Ludacris singles chronology
| "How Low" (2010) | "Baby" (2010) | "All I Do Is Win" (2010) |

Music video
- "Baby" on YouTube

= Baby (Justin Bieber song) =

2010 song by Justin Bieber featuring Ludacris

"Baby" is a song by Canadian singer Justin Bieber featuring American rapper Ludacris. It was released as the lead single on Bieber's debut studio album, My World 2.0. The track was written by the artists alongside Christina Milian and producers Tricky Stewart and The-Dream.

It was available for digital download on January 18, 2010. The song received airplay directly after release, officially impacting mainstream and rhythmic radio on January 26, 2010.
The song received positive reviews from critics, who complimented the song's effective lyrics and chorus and commended Ludacris' part and the song's ability to have an urban twist.

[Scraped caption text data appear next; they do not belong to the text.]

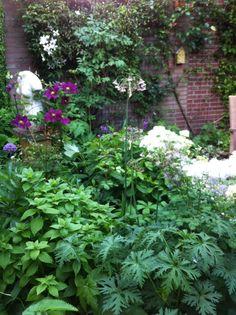 Clematis die normaal in juni bloeit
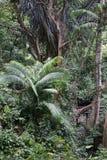 Gröna växter och träd i den Bali djungeln Indonesien Arkivbilder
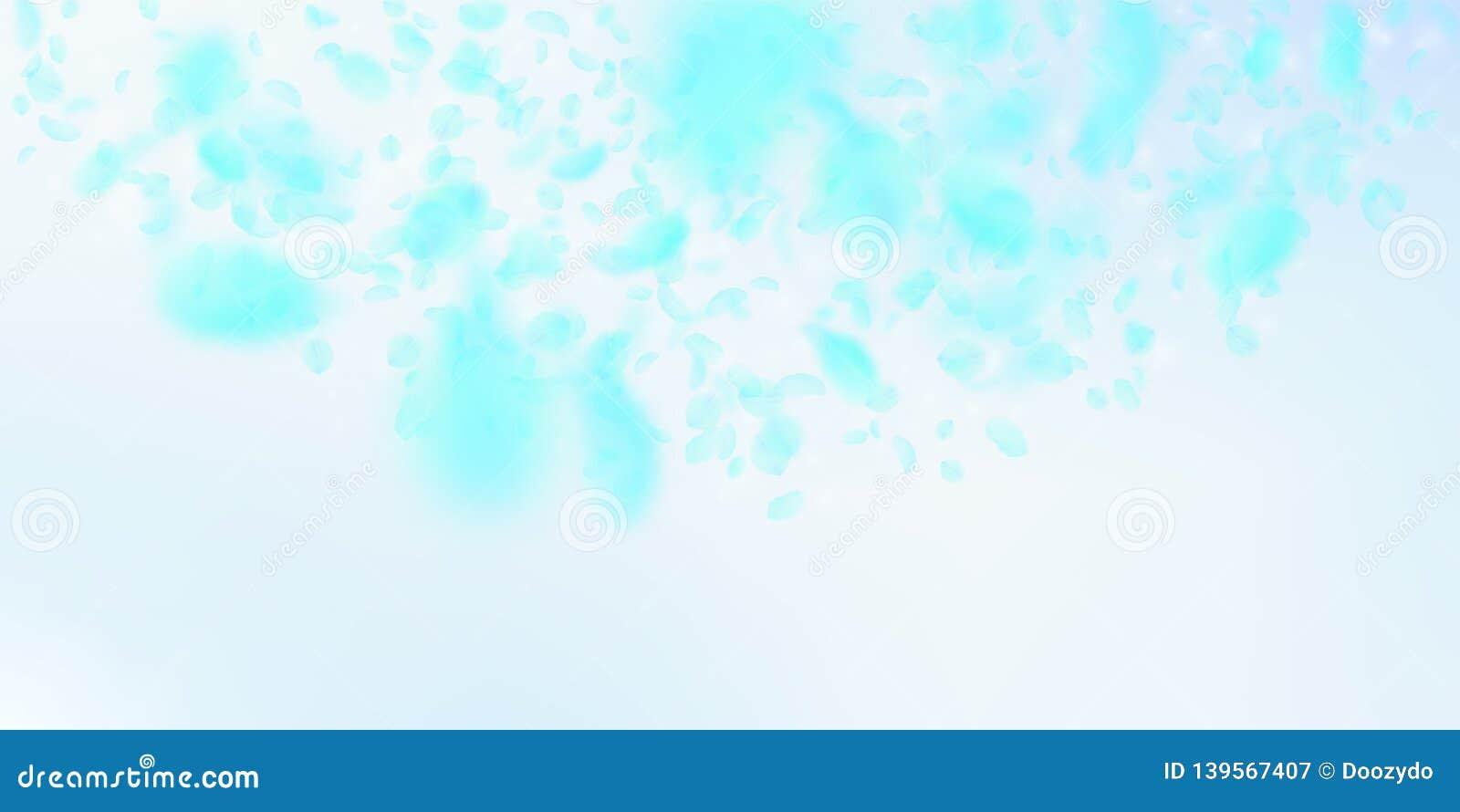 Pétalos de la flor de la turquesa que caen abajo Ro enérgico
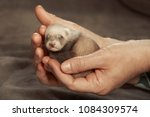 human breeder of ferrets holds... | Shutterstock . vector #1084309574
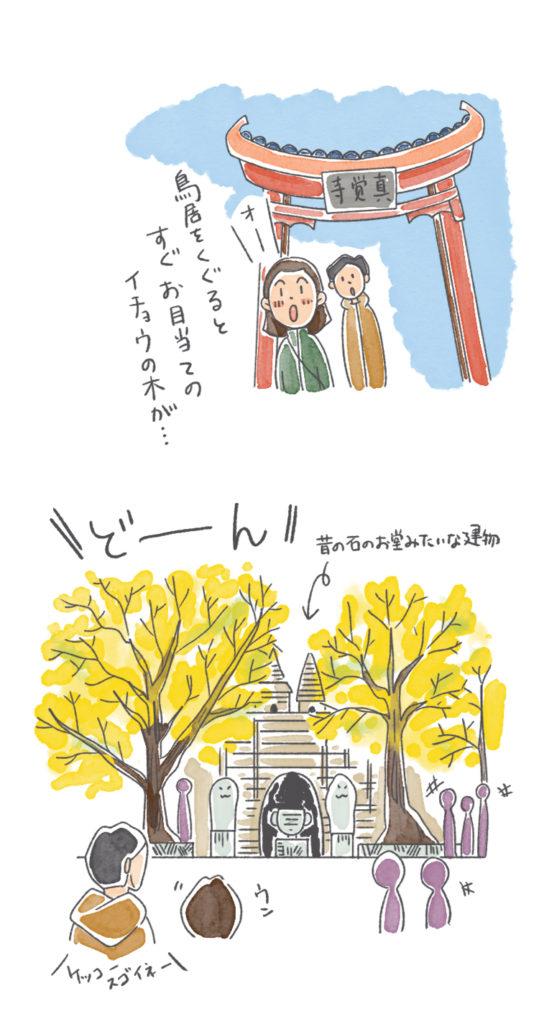 樹齢600年の銀杏の木を見に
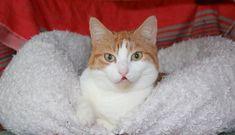 smiling at you :) by Loreta Tavoraite on YouPic Canon Ef, Smile, Cats, Creative, Animals, Gatos, Animaux, Animales, Cat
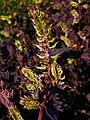 Perilla frutescens var. crispa 002.jpg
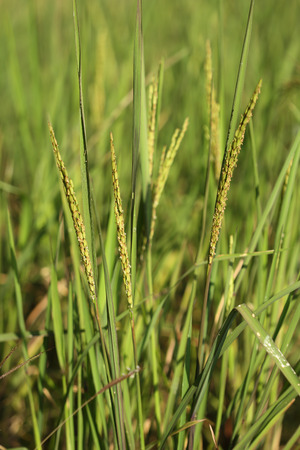 close up of Rice spike in the paddy field photo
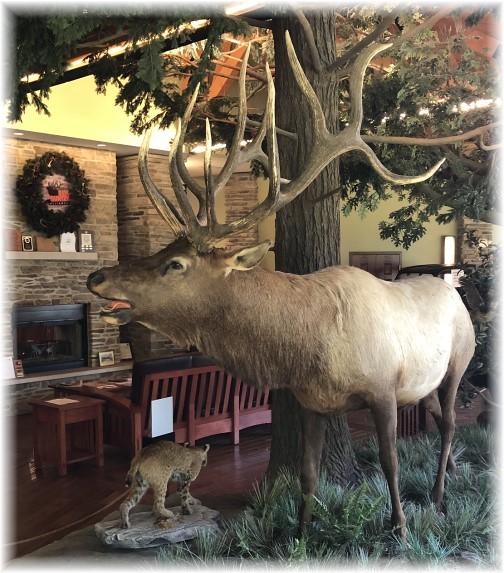 Elk Country Visitor's Center bull elk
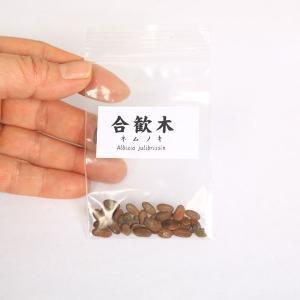 合歓木(ねむのき) 種子|y-bonsai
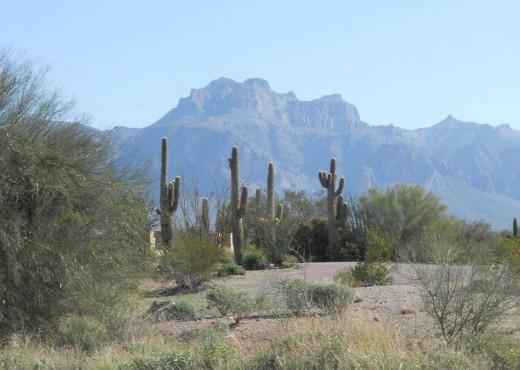 Desert Near Mesa Arizona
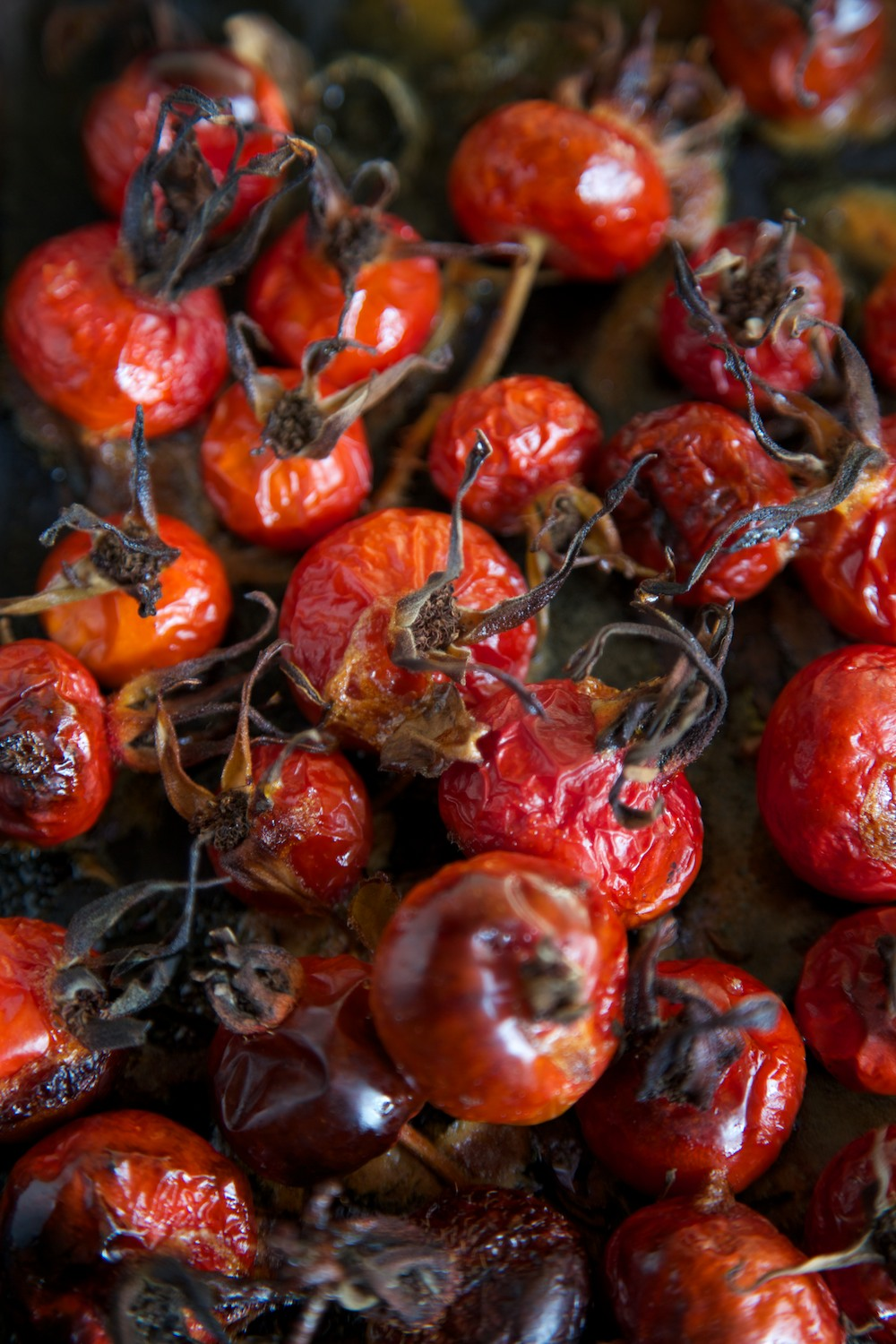 roasted rose hips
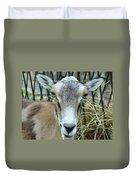 Portrait Of Mouflon Ewe Duvet Cover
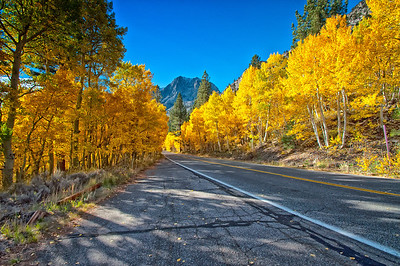 Fall Road To Silver Lake
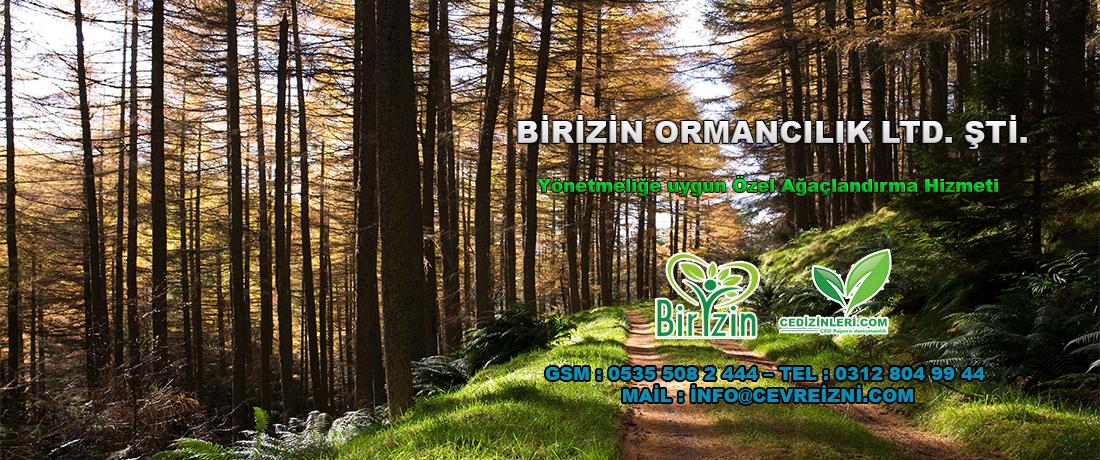 Özel Ağaçlandırma Yönetmeliği ve Özel Ağaçlandırma hakkında detaylı bilgi bu sayfada. Özel Ağaçlandırma Hizmeti Birizin Ormancılık LTD. ŞTİ.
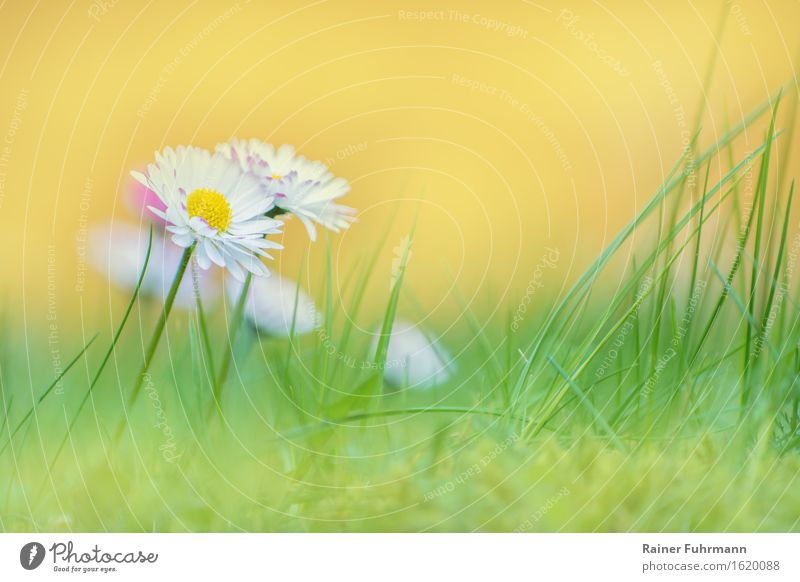 Nature Plant Flower Environment Spring Meadow Daisy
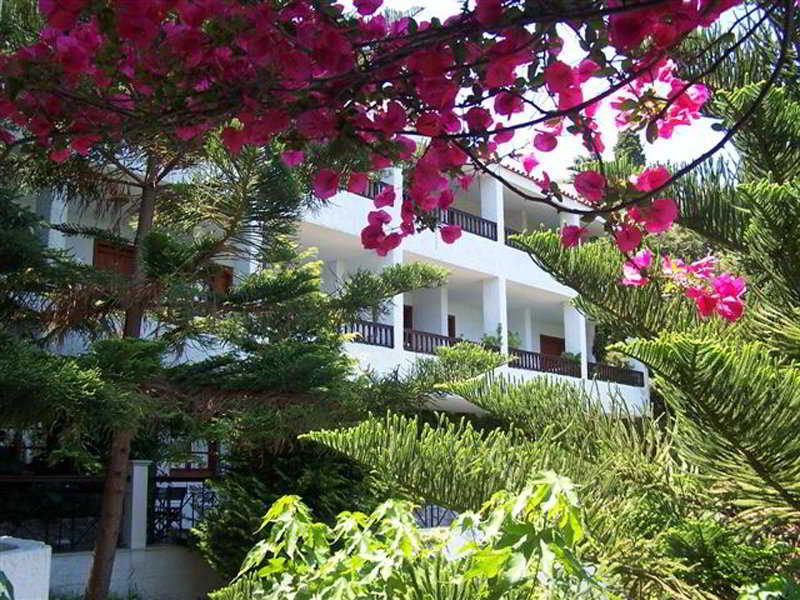Hotels in Samos: Daphne Hotel
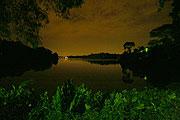 Night Safariで一番美しい風景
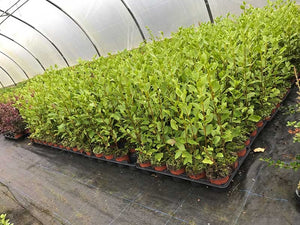 10 Griselinia Hedging Plants - New Zealand Laurel - apx 35-50cm Tall in Pots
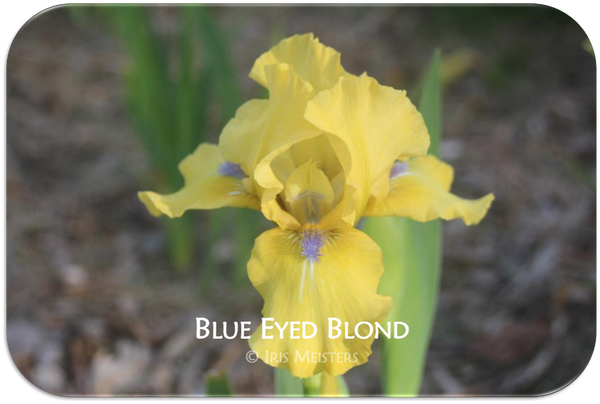 Intermediate bearded iris Blue Eyed Blond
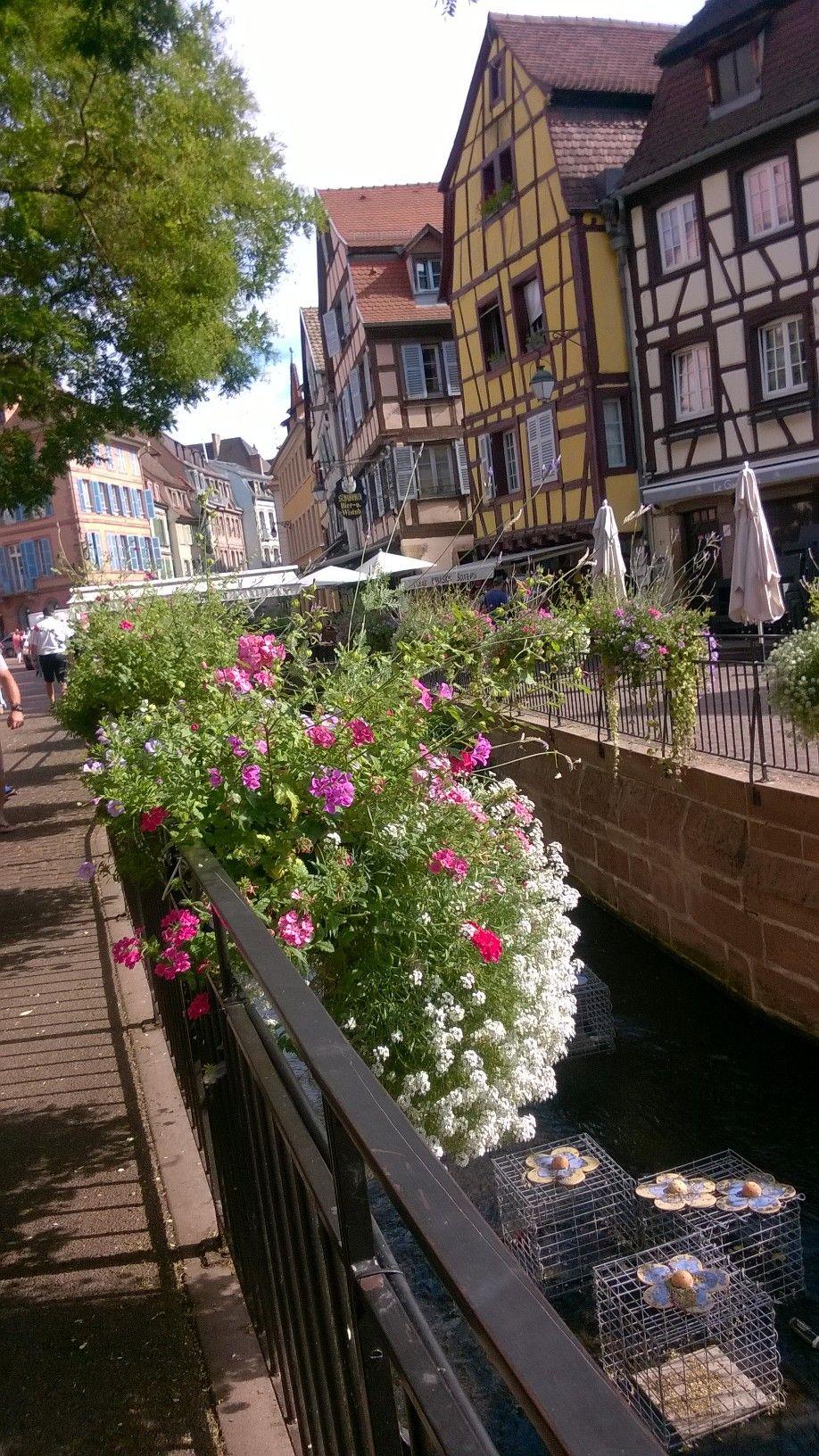 Petit Venice Colmar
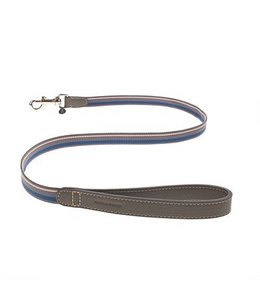 Mungo and Maud - Asymmetric Dog Lead Steel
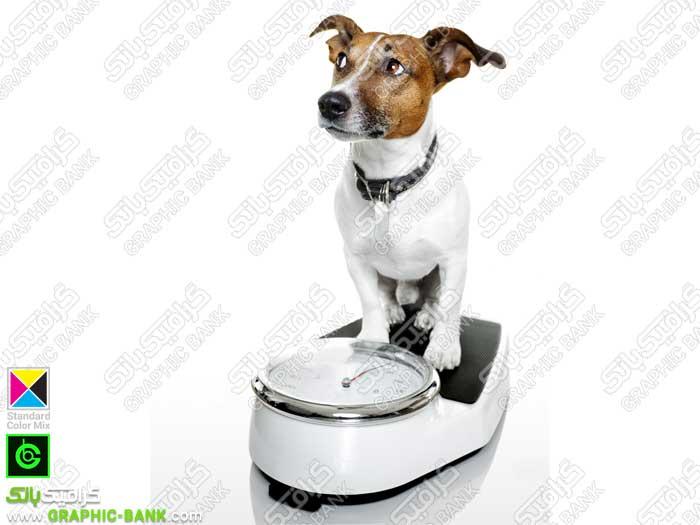 تصویر سگ روی ترازو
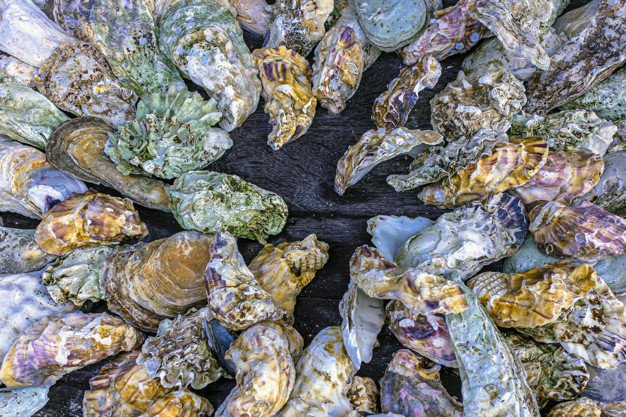 5. People have been cultivating and eating oysters for millennia:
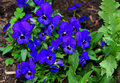 Blue pansy viola tricolor var hortensis in a garden Royalty Free Stock Image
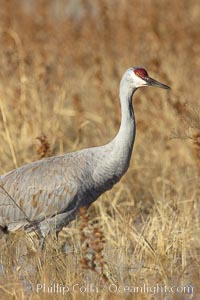 Sandhill crane portrait, as it forages in tall grass, Grus canadensis, Bosque del Apache National Wildlife Refuge, Socorro, New Mexico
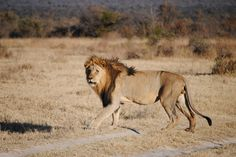 Male lion on the hunt by Nick Swanevelder on 500px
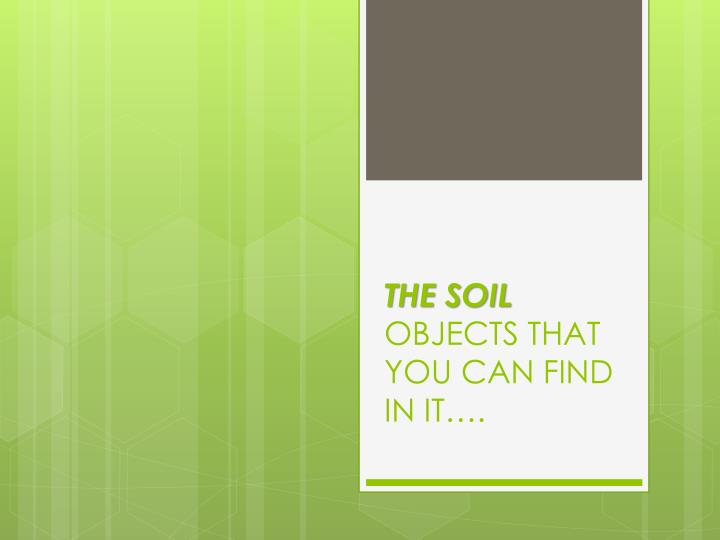 The soil objects that you can find in it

The song was a commercial success, peaking at number one in France and Scotland, and charting in the top ten of the United Kingdom, Canada, the United States, Australia, Norway, Japan, Ireland, Hungary, Belgium (Flanders), Slovakia, and New Zealand. "Baby" was the fourth most successful single of 2010 in France. The accompanying music video takes place in a mall/bowling-alley setting. The video features several cameos such as Drake, Lil Twist, and Tinashe, in which Bieber pursues a girl. As of May 2013, the song has sold 3.9 million digital downloads in the United States and is certified 12× platinum by the RIAA.

The official music video is the 39th most-viewed video on YouTube. As of January 2025, it is also the fourth-most-disliked video and the most-disliked music video on the platform. It had been the most-viewed YouTube video from July 16, 2010, when it surpassed the music video for "Bad Romance" by Lady Gaga, until November 24, 2012, when it was surpassed by the music video for "Gangnam Style" by Psy. Bieber performed the song several times, including on Saturday Night Live, and the ninth season of American Idol. Bieber also performed an acoustic rendition of the remix version with Drake at the 2010 Juno Awards. The official remix in the United Kingdom features British hip-hop artist Chipmunk.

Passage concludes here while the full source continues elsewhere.